任务目标:
a - 把下文阅读材料中以“在计算了聚合之后”开头的那一段改写成要点列表，保留其主要事实。
b - 逐字照录下文阅读材料中从“2. post_filter”起、到“Dev Manager 的文档。”止（含这两处）的文字。
c - 根据下文阅读材料，Elasticsearch 聚合分析的默认作用范围是什么？

阅读材料:
::::::::

聚合作用范围

Elasticsearch 聚合分析的默认作用范围是 query 的查询结果集，此外还支持以下方式改变聚合的作用范围：

filter
post filter
global

1. filter

用于对具体的某个聚合做条件过滤，如下示例：

curl -X POST "localhost:9200/employees/_search?size=0&pretty" -H 'Content-Type: application/json' -d'
{
    "aggs" : {
        "older_person" : {
                "filter" : {
                    "range" : {
                        "age" : {"from" : 35}
                }
            },
            "aggs" : { 
                "jobs" : { 
                        "terms" : { "field" : "job.keyword" } 
                }
            }
        },
        "all_jobs": { 
                "terms" : { "field" : "job.keyword" } 
        }
    }
}'

通过 filter 对 older_person 这个聚合进行条件过滤，只会对符合过滤条件的文档做聚合，而和它平级的 all_jobs 则不受 filter 的条件过滤，会对所有文档做聚合。

返回结果：

{
  "aggregations" : {
    "older_person" : {
      "doc_count" : 2,
      "jobs" : {
        "doc_count_error_upper_bound" : 0,
        "sum_other_doc_count" : 0,
        "buckets" : [
          {
            "key" : "Dev Manager",
            "doc_count" : 1
          },
          {
            "key" : "Java Programmer",
            "doc_count" : 1
          }
        ]
      }
    },
    "all_jobs" : {
      "doc_count_error_upper_bound" : 0,
      "sum_other_doc_count" : 0,
      "buckets" : [
        {
          "key" : "Java Programmer",
          "doc_count" : 7
        },
        {
          "key" : "Javascript Programmer",
          "doc_count" : 4
        },
        {
          "key" : "QA",
          "doc_count" : 3
        },
        {
          "key" : "DBA",
          "doc_count" : 2
        },
        {
          "key" : "Web Designer",
          "doc_count" : 2
        },
        {
          "key" : "Dev Manager",
          "doc_count" : 1
        },
        {
          "key" : "Product Manager",
          "doc_count" : 1
        }
      ]
    }
  }
}

2. post_filter

在计算了聚合之后，在搜索请求的最后，将 post_filter 应用于搜索结果。也就是说，聚合还是对所有文档进行聚合分析，返回的 aggregations 中包含完整聚合结果，但在搜索时会对搜索结果使用 post_filter 过滤器，即返回的 hits 中只包含 job 字段值为 Dev Manager 的文档。

curl -X POST "localhost:9200/employees/_search?pretty" -H 'Content-Type: application/json' -d'
{
    "aggs" : { 
            "jobs" : { 
                    "terms" : { "field" : "job.keyword" } 
            }
    },
    "post_filter" : {
        "match" : {
                "job.keyword" : "Dev Manager"

::::::::

所给记录:
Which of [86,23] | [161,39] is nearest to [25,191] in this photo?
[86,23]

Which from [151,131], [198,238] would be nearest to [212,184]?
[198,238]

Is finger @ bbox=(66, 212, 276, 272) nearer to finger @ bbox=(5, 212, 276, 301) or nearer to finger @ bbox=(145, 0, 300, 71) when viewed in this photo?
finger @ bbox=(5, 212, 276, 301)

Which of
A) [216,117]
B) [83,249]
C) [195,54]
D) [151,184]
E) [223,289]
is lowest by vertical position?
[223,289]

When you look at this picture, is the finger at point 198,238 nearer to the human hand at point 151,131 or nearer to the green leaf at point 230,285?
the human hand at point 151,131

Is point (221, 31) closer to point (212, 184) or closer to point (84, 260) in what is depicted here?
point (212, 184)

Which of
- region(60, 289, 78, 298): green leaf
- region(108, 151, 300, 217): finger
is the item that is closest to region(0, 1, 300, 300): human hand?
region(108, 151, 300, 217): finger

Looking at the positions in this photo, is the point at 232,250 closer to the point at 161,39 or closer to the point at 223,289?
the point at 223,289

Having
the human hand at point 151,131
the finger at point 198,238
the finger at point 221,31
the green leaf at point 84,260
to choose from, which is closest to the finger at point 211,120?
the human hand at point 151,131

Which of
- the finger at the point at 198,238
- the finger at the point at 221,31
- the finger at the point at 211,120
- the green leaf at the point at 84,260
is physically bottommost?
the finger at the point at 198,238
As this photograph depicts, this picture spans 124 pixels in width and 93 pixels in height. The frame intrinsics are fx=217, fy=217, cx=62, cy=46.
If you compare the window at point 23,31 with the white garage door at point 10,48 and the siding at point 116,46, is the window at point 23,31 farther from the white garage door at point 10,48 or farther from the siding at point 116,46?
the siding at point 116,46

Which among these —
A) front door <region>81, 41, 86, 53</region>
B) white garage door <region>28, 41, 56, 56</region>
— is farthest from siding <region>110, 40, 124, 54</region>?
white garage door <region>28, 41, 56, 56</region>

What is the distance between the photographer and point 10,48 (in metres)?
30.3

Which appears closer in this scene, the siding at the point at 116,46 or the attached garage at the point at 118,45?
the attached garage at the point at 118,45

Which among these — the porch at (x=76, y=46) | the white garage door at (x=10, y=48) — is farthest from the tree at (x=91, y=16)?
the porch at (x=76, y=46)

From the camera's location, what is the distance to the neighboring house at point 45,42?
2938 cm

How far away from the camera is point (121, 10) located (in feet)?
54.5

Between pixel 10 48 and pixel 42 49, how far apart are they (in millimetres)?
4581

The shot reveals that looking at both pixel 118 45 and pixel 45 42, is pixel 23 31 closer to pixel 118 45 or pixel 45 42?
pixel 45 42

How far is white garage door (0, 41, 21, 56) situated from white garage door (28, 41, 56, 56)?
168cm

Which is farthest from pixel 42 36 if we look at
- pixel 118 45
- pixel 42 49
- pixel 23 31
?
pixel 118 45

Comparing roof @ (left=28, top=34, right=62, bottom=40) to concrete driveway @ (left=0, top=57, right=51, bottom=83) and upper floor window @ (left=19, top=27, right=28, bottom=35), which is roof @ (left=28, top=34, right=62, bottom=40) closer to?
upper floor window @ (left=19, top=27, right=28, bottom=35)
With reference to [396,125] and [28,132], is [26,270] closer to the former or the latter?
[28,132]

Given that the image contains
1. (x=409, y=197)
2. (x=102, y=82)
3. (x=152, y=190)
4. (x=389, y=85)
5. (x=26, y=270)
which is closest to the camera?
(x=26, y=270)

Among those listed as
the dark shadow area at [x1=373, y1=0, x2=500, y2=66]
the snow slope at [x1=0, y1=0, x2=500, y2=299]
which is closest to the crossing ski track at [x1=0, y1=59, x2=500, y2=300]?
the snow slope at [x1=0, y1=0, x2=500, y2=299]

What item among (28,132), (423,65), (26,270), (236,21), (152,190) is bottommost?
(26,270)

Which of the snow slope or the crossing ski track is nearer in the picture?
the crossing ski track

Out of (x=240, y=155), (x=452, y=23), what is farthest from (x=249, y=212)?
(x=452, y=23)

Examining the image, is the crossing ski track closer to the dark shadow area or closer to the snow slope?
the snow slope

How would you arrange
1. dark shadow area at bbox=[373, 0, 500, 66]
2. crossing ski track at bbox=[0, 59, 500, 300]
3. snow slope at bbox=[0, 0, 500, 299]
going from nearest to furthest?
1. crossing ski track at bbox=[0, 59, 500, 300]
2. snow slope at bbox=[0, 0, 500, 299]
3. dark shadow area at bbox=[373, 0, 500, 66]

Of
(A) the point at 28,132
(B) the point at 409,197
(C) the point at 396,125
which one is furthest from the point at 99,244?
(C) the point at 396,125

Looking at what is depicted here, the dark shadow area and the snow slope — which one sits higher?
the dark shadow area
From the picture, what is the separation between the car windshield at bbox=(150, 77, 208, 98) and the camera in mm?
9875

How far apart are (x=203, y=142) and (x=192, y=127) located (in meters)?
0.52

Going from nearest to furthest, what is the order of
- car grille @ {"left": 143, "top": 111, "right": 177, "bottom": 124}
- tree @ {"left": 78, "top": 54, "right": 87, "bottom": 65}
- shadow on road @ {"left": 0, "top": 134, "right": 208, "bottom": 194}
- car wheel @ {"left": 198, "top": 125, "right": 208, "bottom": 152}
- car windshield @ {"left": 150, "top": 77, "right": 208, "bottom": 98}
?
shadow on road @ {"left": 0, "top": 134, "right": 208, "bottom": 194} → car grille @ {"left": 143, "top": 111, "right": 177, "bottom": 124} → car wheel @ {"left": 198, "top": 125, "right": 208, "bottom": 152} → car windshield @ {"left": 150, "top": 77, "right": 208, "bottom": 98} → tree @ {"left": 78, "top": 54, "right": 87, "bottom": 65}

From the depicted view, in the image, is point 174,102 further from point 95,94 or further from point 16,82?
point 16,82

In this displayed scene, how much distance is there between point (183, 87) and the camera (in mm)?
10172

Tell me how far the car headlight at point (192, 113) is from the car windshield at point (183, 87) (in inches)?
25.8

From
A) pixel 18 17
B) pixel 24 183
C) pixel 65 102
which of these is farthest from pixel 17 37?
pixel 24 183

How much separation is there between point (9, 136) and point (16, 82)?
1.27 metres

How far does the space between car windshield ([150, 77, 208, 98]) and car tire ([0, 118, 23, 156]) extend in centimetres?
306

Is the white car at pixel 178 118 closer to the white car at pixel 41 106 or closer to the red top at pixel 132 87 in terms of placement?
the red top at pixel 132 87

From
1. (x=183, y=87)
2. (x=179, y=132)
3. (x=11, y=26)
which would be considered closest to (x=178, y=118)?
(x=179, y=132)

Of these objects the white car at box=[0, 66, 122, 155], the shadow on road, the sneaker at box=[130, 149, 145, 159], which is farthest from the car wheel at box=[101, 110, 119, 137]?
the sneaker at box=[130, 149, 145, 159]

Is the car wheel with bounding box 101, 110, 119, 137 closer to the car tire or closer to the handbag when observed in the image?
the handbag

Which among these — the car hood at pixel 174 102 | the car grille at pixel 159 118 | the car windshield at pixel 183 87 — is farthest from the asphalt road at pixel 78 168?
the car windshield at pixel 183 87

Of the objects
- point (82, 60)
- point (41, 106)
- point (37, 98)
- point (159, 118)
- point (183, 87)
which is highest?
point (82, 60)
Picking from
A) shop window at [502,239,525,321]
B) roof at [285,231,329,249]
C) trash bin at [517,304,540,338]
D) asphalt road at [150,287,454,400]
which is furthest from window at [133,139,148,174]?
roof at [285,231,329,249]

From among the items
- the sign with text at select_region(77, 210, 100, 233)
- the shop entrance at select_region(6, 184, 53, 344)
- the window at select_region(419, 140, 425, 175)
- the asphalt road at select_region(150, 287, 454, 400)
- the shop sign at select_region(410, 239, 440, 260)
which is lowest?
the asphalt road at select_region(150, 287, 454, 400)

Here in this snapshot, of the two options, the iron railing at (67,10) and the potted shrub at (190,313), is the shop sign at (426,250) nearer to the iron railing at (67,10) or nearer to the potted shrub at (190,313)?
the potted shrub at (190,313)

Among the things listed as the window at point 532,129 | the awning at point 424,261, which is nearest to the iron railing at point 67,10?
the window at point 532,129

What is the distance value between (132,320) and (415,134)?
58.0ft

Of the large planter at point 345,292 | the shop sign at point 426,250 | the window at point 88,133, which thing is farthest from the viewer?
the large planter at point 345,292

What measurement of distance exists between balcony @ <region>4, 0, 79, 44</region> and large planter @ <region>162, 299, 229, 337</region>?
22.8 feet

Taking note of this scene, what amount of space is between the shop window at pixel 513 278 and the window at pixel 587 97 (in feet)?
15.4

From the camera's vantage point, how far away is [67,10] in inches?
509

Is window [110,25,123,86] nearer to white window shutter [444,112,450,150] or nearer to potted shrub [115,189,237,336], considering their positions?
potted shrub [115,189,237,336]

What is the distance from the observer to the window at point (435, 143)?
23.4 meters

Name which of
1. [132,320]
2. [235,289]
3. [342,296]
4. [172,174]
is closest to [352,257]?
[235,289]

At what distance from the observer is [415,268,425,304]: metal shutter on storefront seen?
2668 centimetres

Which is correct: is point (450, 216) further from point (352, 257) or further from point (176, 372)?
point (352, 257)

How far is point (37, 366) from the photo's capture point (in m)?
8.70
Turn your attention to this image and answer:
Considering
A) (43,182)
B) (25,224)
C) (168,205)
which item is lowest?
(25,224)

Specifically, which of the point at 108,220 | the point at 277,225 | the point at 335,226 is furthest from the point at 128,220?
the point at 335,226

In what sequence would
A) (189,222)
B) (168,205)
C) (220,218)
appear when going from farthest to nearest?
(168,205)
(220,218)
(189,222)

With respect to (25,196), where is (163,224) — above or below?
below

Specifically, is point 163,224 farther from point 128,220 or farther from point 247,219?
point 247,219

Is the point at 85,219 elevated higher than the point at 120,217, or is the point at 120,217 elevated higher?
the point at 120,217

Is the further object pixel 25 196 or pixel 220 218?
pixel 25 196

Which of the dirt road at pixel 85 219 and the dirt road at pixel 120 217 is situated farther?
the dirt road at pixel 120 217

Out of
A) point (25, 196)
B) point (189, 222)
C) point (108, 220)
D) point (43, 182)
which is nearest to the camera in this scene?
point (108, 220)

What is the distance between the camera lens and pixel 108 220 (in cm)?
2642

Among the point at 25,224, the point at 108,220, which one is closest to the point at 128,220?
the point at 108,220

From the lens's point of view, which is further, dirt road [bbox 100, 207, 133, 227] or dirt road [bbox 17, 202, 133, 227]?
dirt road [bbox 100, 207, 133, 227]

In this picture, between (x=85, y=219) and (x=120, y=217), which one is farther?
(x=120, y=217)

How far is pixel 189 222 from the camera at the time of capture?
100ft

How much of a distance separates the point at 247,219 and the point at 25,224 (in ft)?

::::::::

逐题解答:
a -
- post_filter 在聚合计算完成后、于搜索请求的最后应用于搜索结果。
- 聚合仍对所有文档进行分析，返回的 aggregations 包含完整的聚合结果。
- 搜索结果经 post_filter 过滤，返回的 hits 中只有 job 字段值为 Dev Manager 的文档。

b -
2. post_filter

在计算了聚合之后，在搜索请求的最后，将 post_filter 应用于搜索结果。也就是说，聚合还是对所有文档进行聚合分析，返回的 aggregations 中包含完整聚合结果，但在搜索时会对搜索结果使用 post_filter 过滤器，即返回的 hits 中只包含 job 字段值为 Dev Manager 的文档。

c - 默认作用范围是 query 的查询结果集。